When a person tells you something that is new to them — something they experience as new, whether because it is new to the world or just new to themselves — the generous thing is to find as much newness in it as possible, and to share that newness with them.
The temptation, of course, is to view the other person’s new idea or new insight or new knowledge as something we already had, as if this poor fool just caught up with us.
When people do this to me, it feels like a kind of stinginess. Somehow, this other person lacks the generosity to accept something new from someone like me. Maybe they can’t share excitement over another person’s achievement. Or maybe they cannot be bothered to exert effort to see subtle differences beyond the simple matching of resemblances. Or maybe they don’t like the feeling of anxiety that always attends even the smallest transcendence of one’s own conceptual system. Or maybe they see a loss in prestige being taught by someone else, and their envy demands minimizing other people’s achievements.
Whatever the motive, it feels terrible — deflated, alienated, humiliated — to be on the other end of this treatment.
My own moral method requires me now to turn it around and find where I have done and habitually do this myself. As always, I am finding numerous examples, and in the most painful places — in places where I’ve wounded people and damaged relationships.
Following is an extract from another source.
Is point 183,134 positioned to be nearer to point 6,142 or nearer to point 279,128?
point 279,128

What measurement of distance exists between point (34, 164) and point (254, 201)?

Here is a new discipline of generosity I am going to experiment with. I will not pretend an entire idea is new if much of it is familiar and well-known. (I have tried that, and it is disingenuous and self-abasing.) What I will do instead is treat the familiar and known aspects of the idea as a launching point for an exploration of what is truly novel and valuable in the idea. I will look for exciting, consequential content and look for ways to collaboratively incorporate it into my own understandings. This is another way of saying that I will allow this other person to influence me and play a part in creating me.